**Data supplied:**
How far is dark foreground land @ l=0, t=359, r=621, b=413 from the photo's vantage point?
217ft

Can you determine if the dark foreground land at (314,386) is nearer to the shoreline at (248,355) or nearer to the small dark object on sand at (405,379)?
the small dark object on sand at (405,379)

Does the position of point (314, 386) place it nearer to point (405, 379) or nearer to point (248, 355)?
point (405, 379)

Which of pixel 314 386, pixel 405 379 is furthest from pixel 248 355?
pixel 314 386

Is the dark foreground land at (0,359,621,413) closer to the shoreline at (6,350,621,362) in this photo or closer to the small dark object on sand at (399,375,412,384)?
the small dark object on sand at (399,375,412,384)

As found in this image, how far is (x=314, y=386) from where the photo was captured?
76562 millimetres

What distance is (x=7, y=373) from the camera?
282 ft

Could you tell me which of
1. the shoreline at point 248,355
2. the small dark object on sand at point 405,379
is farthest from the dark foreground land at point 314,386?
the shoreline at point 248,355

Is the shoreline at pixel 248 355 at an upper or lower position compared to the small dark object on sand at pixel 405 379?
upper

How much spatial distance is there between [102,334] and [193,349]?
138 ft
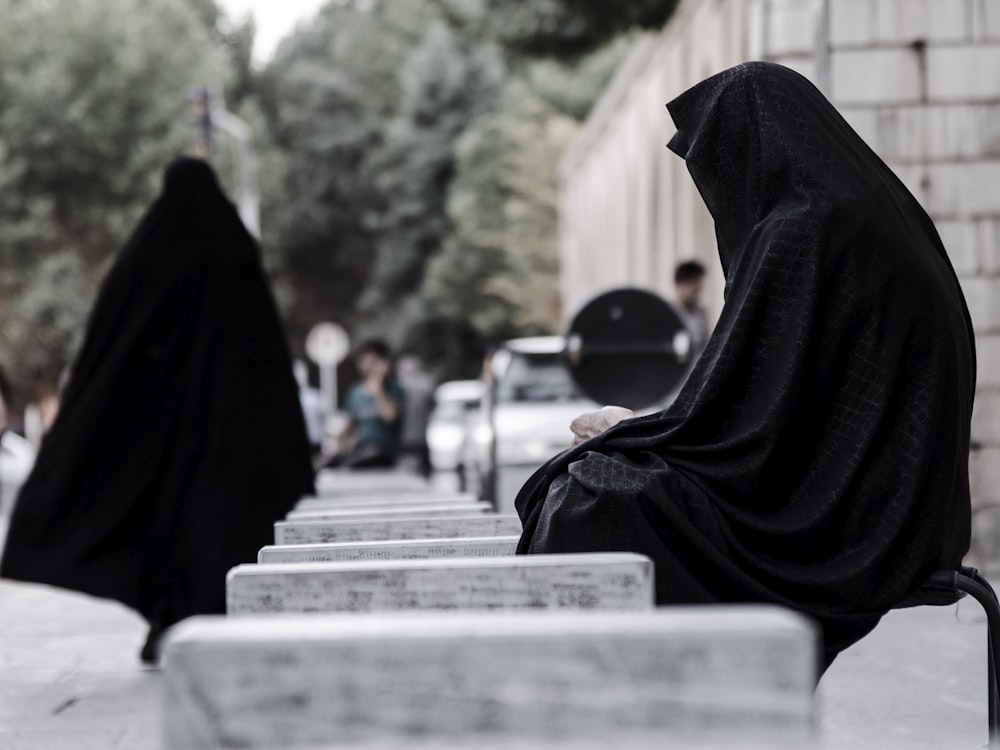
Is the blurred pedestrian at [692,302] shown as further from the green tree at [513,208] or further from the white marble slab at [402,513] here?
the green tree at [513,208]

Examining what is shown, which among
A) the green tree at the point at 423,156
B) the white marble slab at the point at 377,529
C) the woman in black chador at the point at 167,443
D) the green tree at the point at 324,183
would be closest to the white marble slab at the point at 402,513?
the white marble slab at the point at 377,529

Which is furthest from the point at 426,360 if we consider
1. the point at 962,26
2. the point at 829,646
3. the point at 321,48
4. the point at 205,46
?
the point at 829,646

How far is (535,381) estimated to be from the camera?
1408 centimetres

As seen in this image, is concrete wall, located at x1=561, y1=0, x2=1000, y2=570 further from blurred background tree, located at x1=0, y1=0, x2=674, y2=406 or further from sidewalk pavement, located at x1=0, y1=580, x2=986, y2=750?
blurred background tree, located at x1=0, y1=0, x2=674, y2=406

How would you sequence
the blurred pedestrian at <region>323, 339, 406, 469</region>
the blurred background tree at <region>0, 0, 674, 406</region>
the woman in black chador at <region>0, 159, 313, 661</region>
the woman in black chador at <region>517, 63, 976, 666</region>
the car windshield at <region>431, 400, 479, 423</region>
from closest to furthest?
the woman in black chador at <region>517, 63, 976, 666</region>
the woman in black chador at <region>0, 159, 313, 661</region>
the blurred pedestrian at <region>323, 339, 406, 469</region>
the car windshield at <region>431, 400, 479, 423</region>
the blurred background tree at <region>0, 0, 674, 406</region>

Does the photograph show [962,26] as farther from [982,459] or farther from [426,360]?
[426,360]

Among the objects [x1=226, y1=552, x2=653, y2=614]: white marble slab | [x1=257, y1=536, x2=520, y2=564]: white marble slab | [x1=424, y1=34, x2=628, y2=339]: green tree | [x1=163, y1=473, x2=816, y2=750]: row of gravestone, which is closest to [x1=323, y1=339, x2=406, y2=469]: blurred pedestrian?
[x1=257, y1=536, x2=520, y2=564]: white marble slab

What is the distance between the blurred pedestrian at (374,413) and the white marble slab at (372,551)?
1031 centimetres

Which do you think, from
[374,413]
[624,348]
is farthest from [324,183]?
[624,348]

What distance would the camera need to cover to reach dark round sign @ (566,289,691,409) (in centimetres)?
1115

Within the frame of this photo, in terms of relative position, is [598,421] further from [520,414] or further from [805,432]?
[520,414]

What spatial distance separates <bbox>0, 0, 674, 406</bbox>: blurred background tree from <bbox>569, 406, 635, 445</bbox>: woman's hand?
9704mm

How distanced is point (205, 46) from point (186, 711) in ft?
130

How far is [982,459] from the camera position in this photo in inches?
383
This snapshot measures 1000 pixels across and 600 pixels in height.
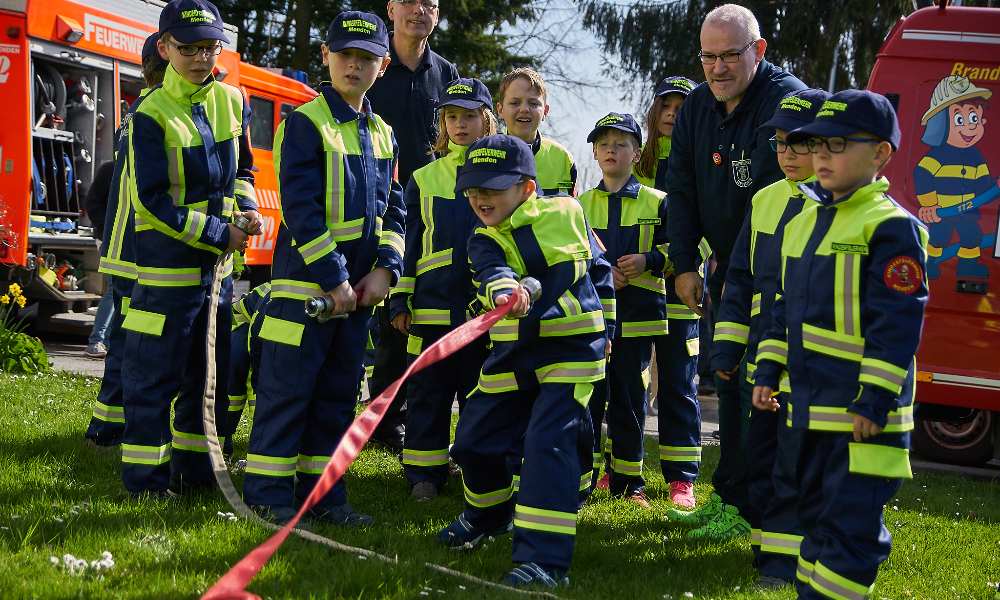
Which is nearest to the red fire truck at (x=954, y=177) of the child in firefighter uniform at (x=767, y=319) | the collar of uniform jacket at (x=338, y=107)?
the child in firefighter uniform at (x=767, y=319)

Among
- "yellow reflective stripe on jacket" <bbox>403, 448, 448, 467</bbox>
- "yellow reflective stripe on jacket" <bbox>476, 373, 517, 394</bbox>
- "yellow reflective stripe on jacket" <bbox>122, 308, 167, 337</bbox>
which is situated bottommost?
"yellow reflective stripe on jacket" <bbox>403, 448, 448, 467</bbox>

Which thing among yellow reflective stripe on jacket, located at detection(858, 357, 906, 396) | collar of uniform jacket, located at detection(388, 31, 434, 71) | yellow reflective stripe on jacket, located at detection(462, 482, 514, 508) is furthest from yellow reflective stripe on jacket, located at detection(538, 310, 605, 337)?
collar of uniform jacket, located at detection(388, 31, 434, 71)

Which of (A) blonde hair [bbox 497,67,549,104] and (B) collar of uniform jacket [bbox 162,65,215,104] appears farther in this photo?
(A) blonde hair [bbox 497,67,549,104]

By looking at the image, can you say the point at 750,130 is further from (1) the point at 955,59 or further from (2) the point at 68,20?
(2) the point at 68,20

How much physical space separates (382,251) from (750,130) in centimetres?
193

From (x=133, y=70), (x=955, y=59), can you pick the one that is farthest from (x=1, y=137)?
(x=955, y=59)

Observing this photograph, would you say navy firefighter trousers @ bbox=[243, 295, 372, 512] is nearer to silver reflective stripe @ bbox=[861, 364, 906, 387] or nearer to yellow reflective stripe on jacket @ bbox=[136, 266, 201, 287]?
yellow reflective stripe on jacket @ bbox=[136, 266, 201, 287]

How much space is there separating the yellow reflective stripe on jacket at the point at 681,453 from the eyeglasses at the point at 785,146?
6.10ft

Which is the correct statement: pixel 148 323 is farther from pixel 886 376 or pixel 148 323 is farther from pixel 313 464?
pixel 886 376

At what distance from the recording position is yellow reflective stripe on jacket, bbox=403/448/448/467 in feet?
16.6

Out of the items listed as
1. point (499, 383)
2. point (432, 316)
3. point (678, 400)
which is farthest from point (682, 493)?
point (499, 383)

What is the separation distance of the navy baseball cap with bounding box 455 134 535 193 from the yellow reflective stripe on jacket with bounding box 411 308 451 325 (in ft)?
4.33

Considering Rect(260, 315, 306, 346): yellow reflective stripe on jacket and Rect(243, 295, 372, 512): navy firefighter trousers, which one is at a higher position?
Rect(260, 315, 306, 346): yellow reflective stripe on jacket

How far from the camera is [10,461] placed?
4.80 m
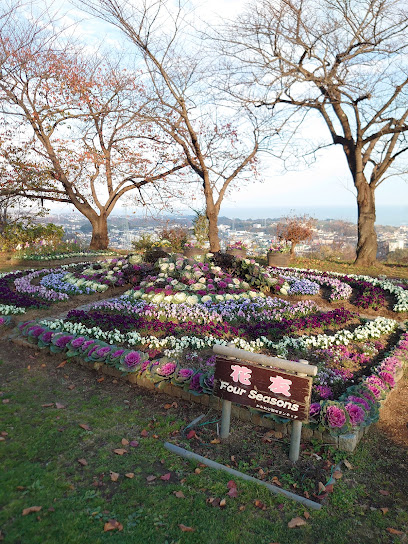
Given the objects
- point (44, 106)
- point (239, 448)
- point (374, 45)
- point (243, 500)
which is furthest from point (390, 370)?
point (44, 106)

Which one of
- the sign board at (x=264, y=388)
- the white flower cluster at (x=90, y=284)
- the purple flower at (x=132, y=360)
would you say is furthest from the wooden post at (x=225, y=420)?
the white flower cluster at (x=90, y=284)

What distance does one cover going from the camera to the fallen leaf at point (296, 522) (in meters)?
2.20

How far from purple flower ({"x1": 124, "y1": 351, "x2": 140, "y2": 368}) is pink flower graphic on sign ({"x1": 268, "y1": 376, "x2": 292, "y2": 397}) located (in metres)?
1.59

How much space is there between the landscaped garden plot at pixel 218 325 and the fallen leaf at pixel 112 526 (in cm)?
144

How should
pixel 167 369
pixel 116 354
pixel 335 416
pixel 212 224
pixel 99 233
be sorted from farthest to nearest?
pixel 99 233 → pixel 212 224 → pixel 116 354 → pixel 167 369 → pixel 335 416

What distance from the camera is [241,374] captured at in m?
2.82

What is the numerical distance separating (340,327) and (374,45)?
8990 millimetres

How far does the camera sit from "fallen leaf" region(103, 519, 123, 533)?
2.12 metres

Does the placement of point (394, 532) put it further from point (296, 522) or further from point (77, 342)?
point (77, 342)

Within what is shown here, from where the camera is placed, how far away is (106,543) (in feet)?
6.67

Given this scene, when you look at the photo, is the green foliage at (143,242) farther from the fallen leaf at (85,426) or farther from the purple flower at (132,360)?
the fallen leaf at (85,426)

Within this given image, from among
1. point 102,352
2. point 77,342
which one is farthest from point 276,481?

**The problem:**
Can you render the lines between the one holding "Given this scene, when" and the end of the records, inclusive, as a Markdown table with the columns Row and Text, leaving out blank lines?

**The solution:**
| Row | Text |
|---|---|
| 1 | Given this scene, when you look at the photo, is the green foliage at (143,242) farther from the fallen leaf at (85,426) or farther from the purple flower at (132,360)? |
| 2 | the fallen leaf at (85,426) |
| 3 | Within this given image, from among |
| 4 | 1. point 102,352 |
| 5 | 2. point 77,342 |
| 6 | which one is farthest from point 276,481? |